- [What to work on]:
Pictures aside, quote the whole listing exactly.

- [Given data]:

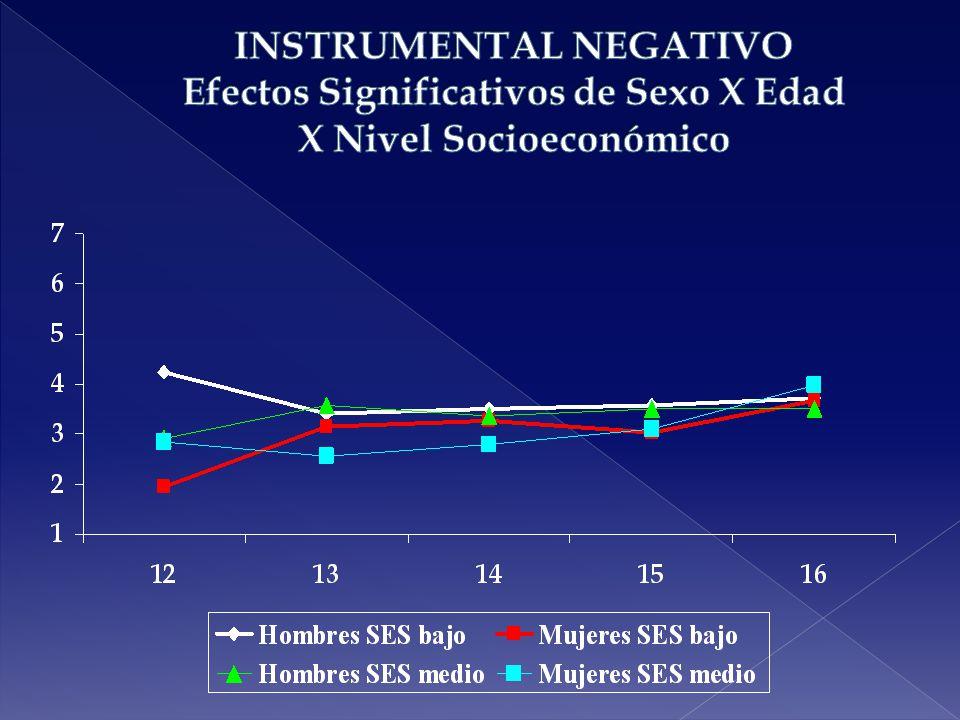 INSTRUMENTAL NEGATIVO Efectos Significativos de Sexo X Edad X Nivel Socioeconómico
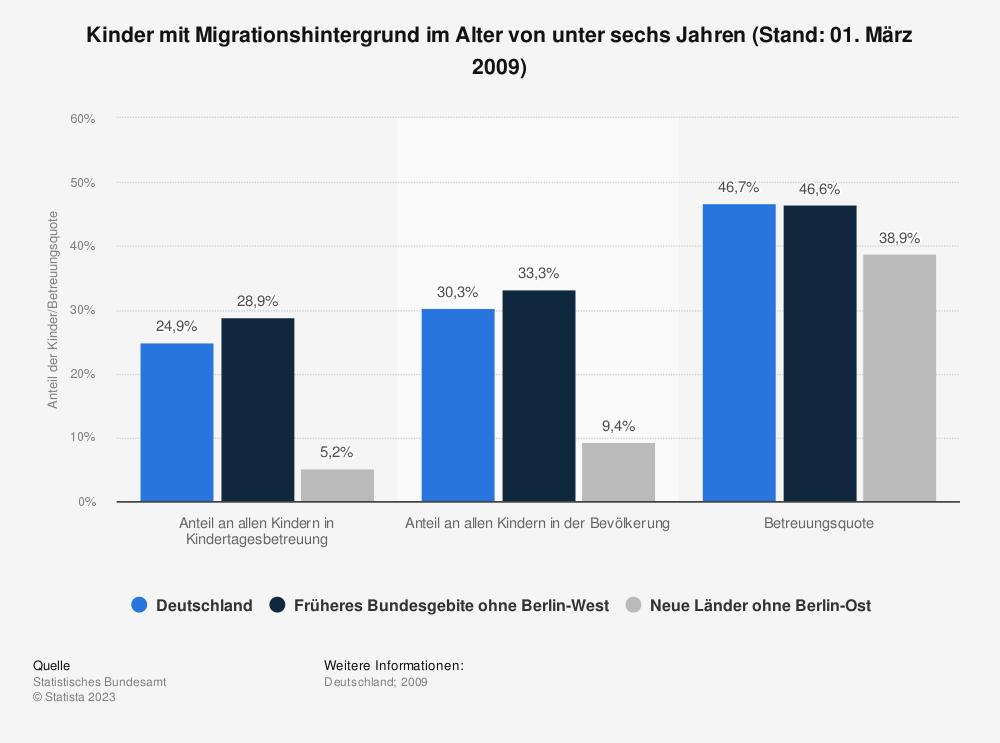 Statistik: Kinder mit Migrationshintergrund im Alter von unter sechs Jahren (Stand: 01. März 2009) | Statista
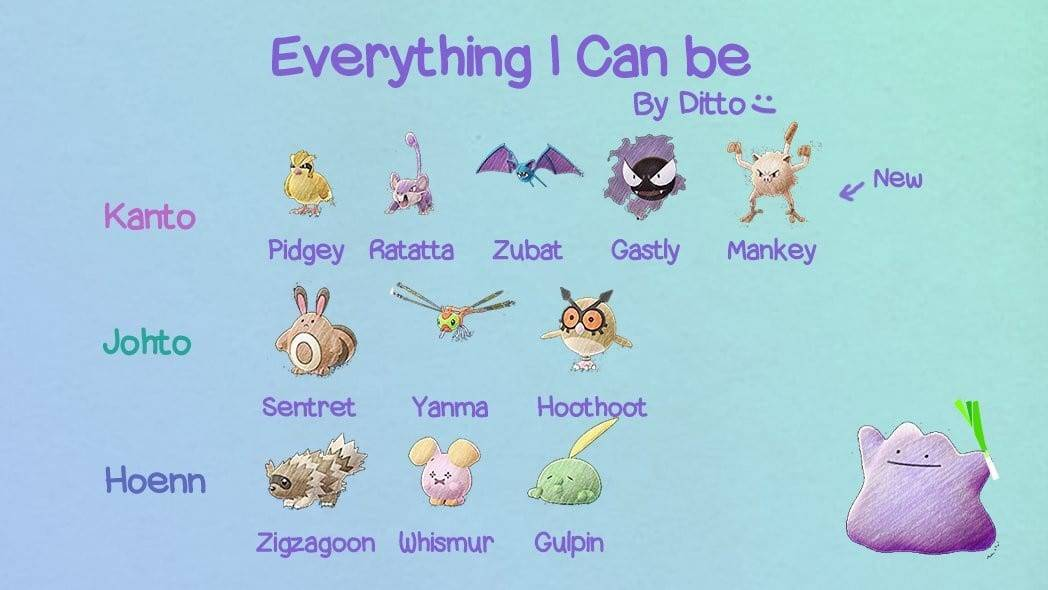 In which form Pokemon Go Ditto can exist?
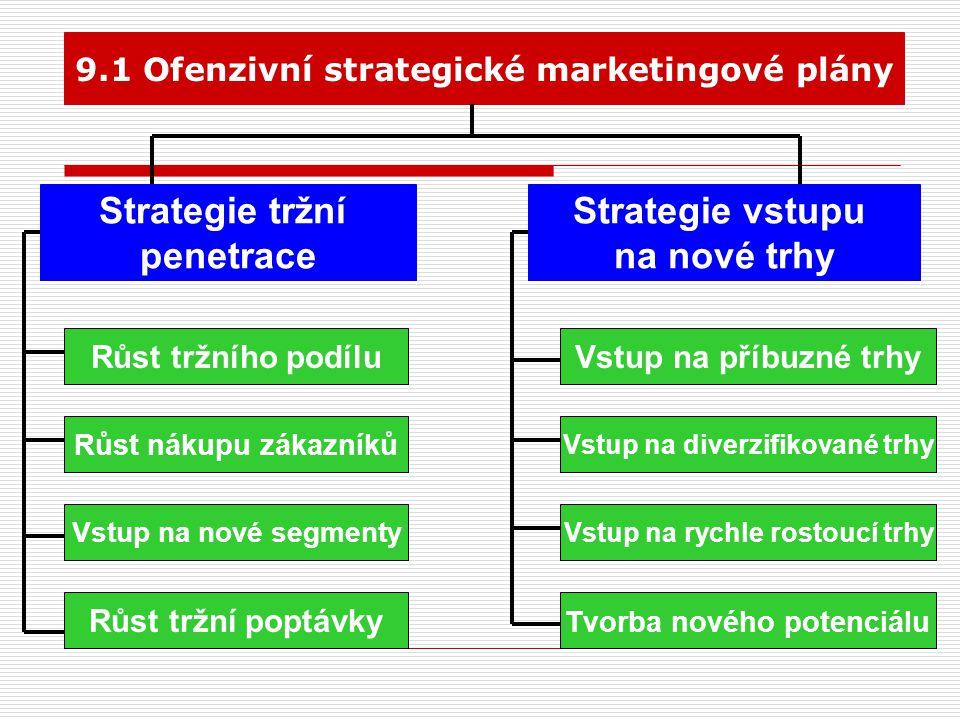9.1.1 Strategie tržní penetrace  růst tržního podílu strategie zaměřená na zvýšení množství zákazníků na úkor konkurence  růst nákupů zákazníků strategie zaměřená na zvýšení průměrného nákupu u jednoho zákazníka  vstup na nové tržní segmenty  růst tržní poptávky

- [Task response]:
 INSTRUMENTAL NEGATIVO Efectos Significativos de Sexo X Edad X Nivel Socioeconómico
 Statistik: Kinder mit Migrationshintergrund im Alter von unter sechs Jahren (Stand: 01. März 2009) | Statista
 In which form Pokemon Go Ditto can exist?
9.1.1 Strategie tržní penetrace  růst tržního podílu strategie zaměřená na zvýšení množství zákazníků na úkor konkurence  růst nákupů zákazníků strategie zaměřená na zvýšení průměrného nákupu u jednoho zákazníka  vstup na nové tržní segmenty  růst tržní poptávky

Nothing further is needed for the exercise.